[Goal] Pick out each line below that contains the string "bbox" and copy those lines.

[Raw data]
※ ※ ※

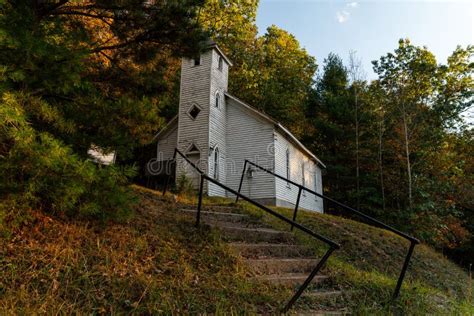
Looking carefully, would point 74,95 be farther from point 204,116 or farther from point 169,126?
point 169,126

※ ※ ※

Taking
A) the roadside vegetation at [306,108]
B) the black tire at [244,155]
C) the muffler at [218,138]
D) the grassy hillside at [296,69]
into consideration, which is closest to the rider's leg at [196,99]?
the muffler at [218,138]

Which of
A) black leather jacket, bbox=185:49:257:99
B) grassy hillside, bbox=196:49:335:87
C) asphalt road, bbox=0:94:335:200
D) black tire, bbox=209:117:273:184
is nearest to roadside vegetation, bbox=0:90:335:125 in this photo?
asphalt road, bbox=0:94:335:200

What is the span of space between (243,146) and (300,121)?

※ ※ ※

[The solution]
A) black leather jacket, bbox=185:49:257:99
B) grassy hillside, bbox=196:49:335:87
C) asphalt road, bbox=0:94:335:200
D) black tire, bbox=209:117:273:184
is nearest to roadside vegetation, bbox=0:90:335:125 in this photo?
asphalt road, bbox=0:94:335:200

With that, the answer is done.